Illinois Orange, cut blue, speaks of tradition. Oregon State Orange shared with black screams rebelliously. Tennessee’s ubiquitous orange says soft.
“Like sorbet,” said Radom.
If orange, as he suggests, is really a polarizing color, then there is at least one person who has made peace with the divide – Rick Barnes. He is in his sixth season as a coach in Tennessee. Before that, he spent 17 seasons in Texas. Before that, he spent four years at Clemson.

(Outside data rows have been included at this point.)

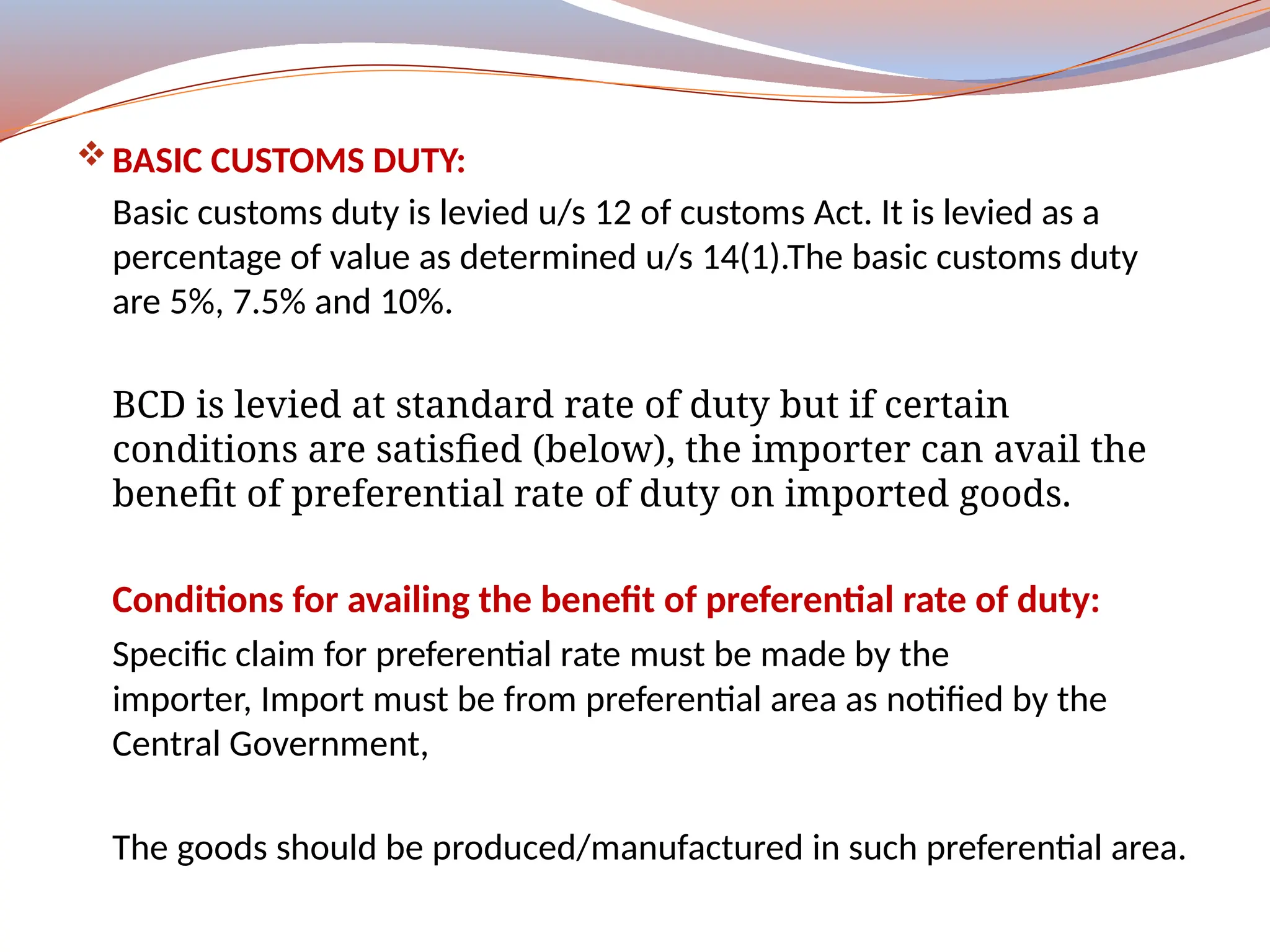 ❖ BASIC CUSTOMS DUTY:

Basic customs duty is levied u/s 12 of customs Act. It is levied as a percentage of value as determined u/s 14(1).The basic customs duty are 5%, 7.5% and 10%.

BCD is levied at standard rate of duty but if certain conditions are satisfied (below), the importer can avail the benefit of preferential rate of duty on imported goods.

Conditions for availing the benefit of preferential rate of duty:

Specific claim for preferential rate must be made by the importer, Import must be from preferential area as notified by the Central Government,

The goods should be produced/manufactured in such preferential area.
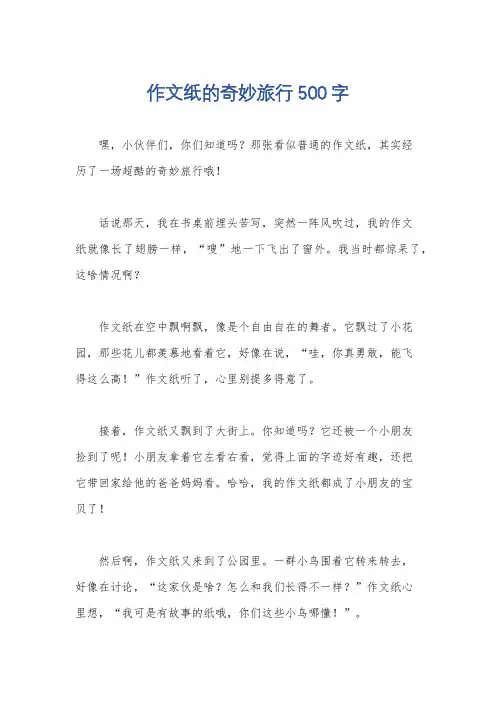 作文纸的奇妙旅行500字

嘿，小伙伴们，你们知道吗？那张看似普通的作文纸，其实经历了一场超酷的奇妙旅行哦！

话说那天，我在书桌前埋头苦写，突然一阵风吹过，我的作文纸就像长了翅膀一样，“嗖”地一下飞出了窗外。我当时都惊呆了，这啥情况啊？

作文纸在空中飘啊飘，像是个自由自在的舞者。它飘过了小花园，那些花儿都羡慕地看着它，好像在说，“哇，你真勇敢，能飞得这么高！”作文纸听了，心里别提多得意了。

接着，作文纸又飘到了大街上。你知道吗？它还被一个小朋友捡到了呢！小朋友拿着它左看右看，觉得上面的字迹好有趣，还把它带回家给他的爸爸妈妈看。哈哈，我的作文纸都成了小朋友的宝贝了！

然后啊，作文纸又来到了公园里。一群小鸟围着它转来转去，好像在讨论，“这家伙是啥？怎么和我们长得不一样？”作文纸心里想，“我可是有故事的纸哦，你们这些小鸟哪懂！”。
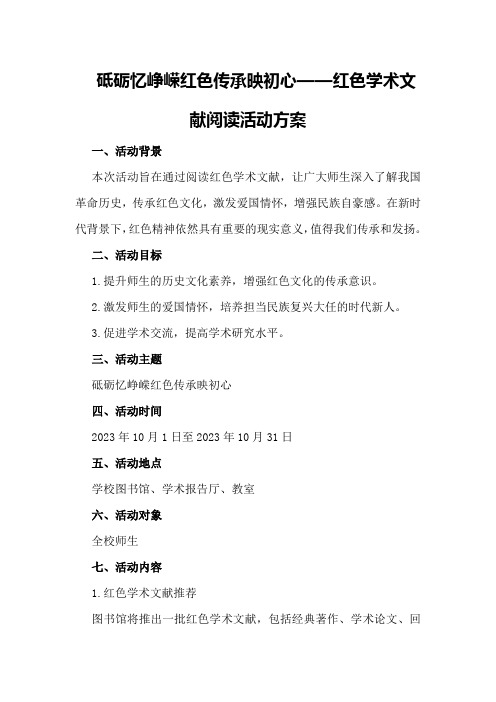 砥砺忆峥嵘红色传承映初心——红色学术文献阅读活动方案

一、活动背景

本次活动旨在通过阅读红色学术文献，让广大师生深入了解我国革命历史，传承红色文化，激发爱国情怀，增强民族自豪感。在新时代背景下，红色精神依然具有重要的现实意义，值得我们传承和发扬。

二、活动目标

1.提升师生的历史文化素养，增强红色文化的传承意识。

2.激发师生的爱国情怀，培养担当民族复兴大任的时代新人。

3.促进学术交流，提高学术研究水平。

三、活动主题

砥砺忆峥嵘红色传承映初心

四、活动时间

2023年10月1日至2023年10月31日

五、活动地点

学校图书馆、学术报告厅、教室

六、活动对象

全校师生

七、活动内容

1.红色学术文献推荐

图书馆将推出一批红色学术文献，包括经典著作、学术论文、回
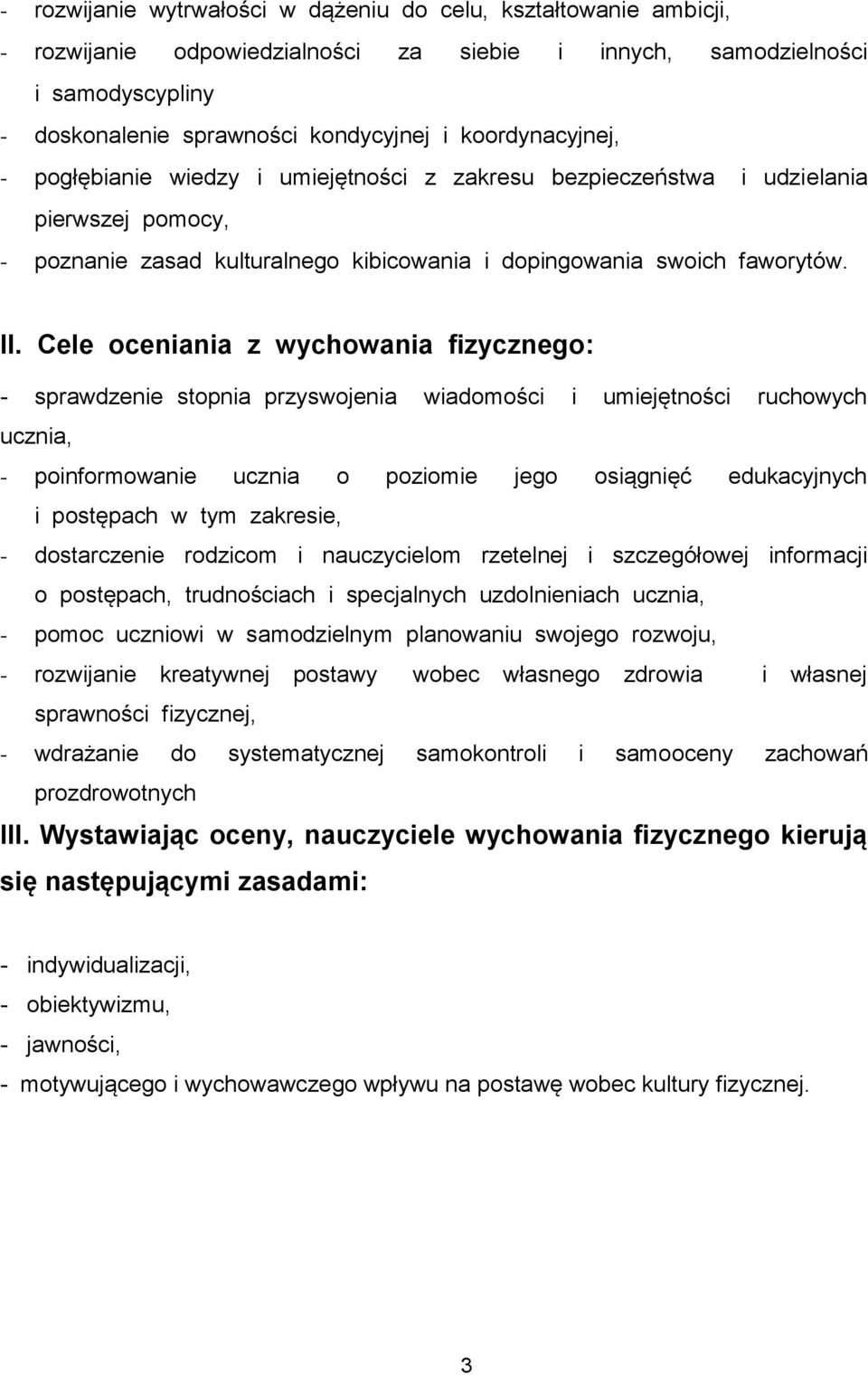 - rozwijanie wytrwałości w dążeniu do celu, kształtowanie ambicji,
- rozwijanie odpowiedzialności za siebie i innych, samodzielności i samodyscypliny
- doskonalenie sprawności kondycyjnej i koordynacyjnej,
- pogłębianie wiedzy i umiejętności z zakresu bezpieczeństwa i udzielania pierwszej pomocy,
- poznanie zasad kulturalnego kibicowania i dopingowania swoich faworytów.

II. Cele oceniania z wychowania fizycznego:

- sprawdzenie stopnia przyswojenia wiadomości i umiejętności ruchowych ucznia,
- poinformowanie ucznia o poziomie jego osiągnięć edukacyjnych i postępach w tym zakresie,
- dostarczenie rodzicom i nauczycielom rzetelnej i szczegółowej informacji o postępach, trudnościach i specjalnych uzdolnieniach ucznia,
- pomoc uczniowi w samodzielnym planowaniu swojego rozwoju,
- rozwijanie kreatywnej postawy wobec własnego zdrowia i własnej sprawności fizycznej,
- wdrażanie do systematycznej samokontroli i samooceny zachowań prozdrowotnych

III. Wystawiając oceny, nauczyciele wychowania fizycznego kierują się następującymi zasadami:

- indywidualizacji,
- obiektywizmu,
- jawności,
- motywującego i wychowawczego wpływu na postawę wobec kultury fizycznej.

3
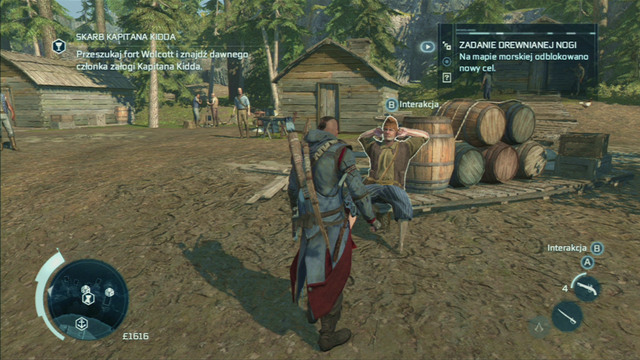 SKARB KAPITANA KIDDA
Przeszukaj fort Wolcott i znajdź dawnego członka załogi Kapitana Kidda.

ZADANIE DREWNIANEJ NOGI
Na mapie morskiej odblokowano nowy cel.

B Interakcja

Interakcja B
A
4

£1616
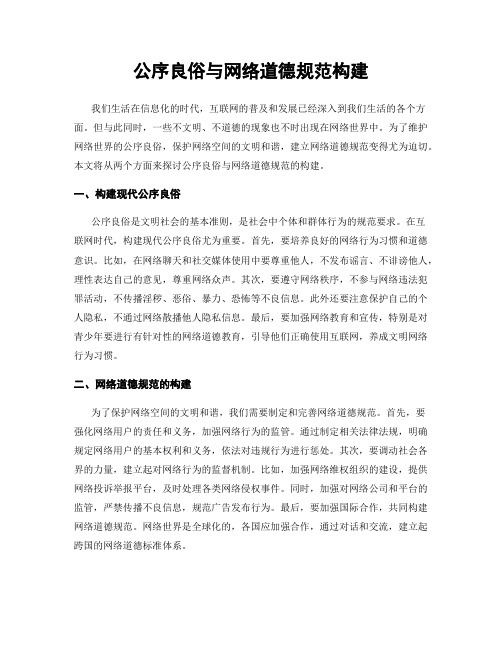 公序良俗与网络道德规范构建

我们生活在信息化的时代，互联网的普及和发展已经深入到我们生活的各个方面。但与此同时，一些不文明、不道德的现象也不时出现在网络世界中。为了维护网络世界的公序良俗，保护网络空间的文明和谐，建立网络道德规范变得尤为迫切。本文将从两个方面来探讨公序良俗与网络道德规范的构建。

一、构建现代公序良俗

公序良俗是文明社会的基本准则，是社会中个体和群体行为的规范要求。在互联网时代，构建现代公序良俗尤为重要。首先，要培养良好的网络行为习惯和道德意识。比如，在网络聊天和社交媒体使用中要尊重他人，不发布谣言、不诽谤他人，理性表达自己的意见，尊重网络众声。其次，要遵守网络秩序，不参与网络违法犯罪活动，不传播淫秽、恶俗、暴力、恐怖等不良信息。此外还要注意保护自己的个人隐私，不通过网络散播他人隐私信息。最后，要加强网络教育和宣传，特别是对青少年要进行有针对性的网络道德教育，引导他们正确使用互联网，养成文明网络行为习惯。

二、网络道德规范的构建

为了保护网络空间的文明和谐，我们需要制定和完善网络道德规范。首先，要强化网络用户的责任和义务，加强网络行为的监管。通过制定相关法律法规，明确规定网络用户的基本权利和义务，依法对违规行为进行惩处。其次，要调动社会各界的力量，建立起对网络行为的监督机制。比如，加强网络维权组织的建设，提供网络投诉举报平台，及时处理各类网络侵权事件。同时，加强对网络公司和平台的监管，严禁传播不良信息，规范广告发布行为。最后，要加强国际合作，共同构建网络道德规范。网络世界是全球化的，各国应加强合作，通过对话和交流，建立起跨国的网络道德标准体系。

“The fact is that orange is a good color,” said Barnes. “I like that. And the one I’m wearing now is my favorite.”
However, his wardrobe doesn’t offer the orange spectrum of sports coats and ties, from cantaloupe to carrot to coral. At Clemson he was given an orange jacket that he no longer wears. In Texas he got an orange one that is also idle. And he’s never had one in Tennessee – he’s shaken off the tradition of volunteer coaches wearing orange for rivalry games. (He also didn’t do like Bruce Pearl, the former Tennessee coach who is now in Auburn, painted his chest orange and sat in the student division for a women’s game.)
It’s not so deep inside that he’s tired of the color. It’s just, said Barnes, he doesn’t like attracting attention. He’d rather people keep their eyes on the yard. In that distinctive bracket where Tennessee may have only seen orange until the Final Four, it may be difficult to look the other way.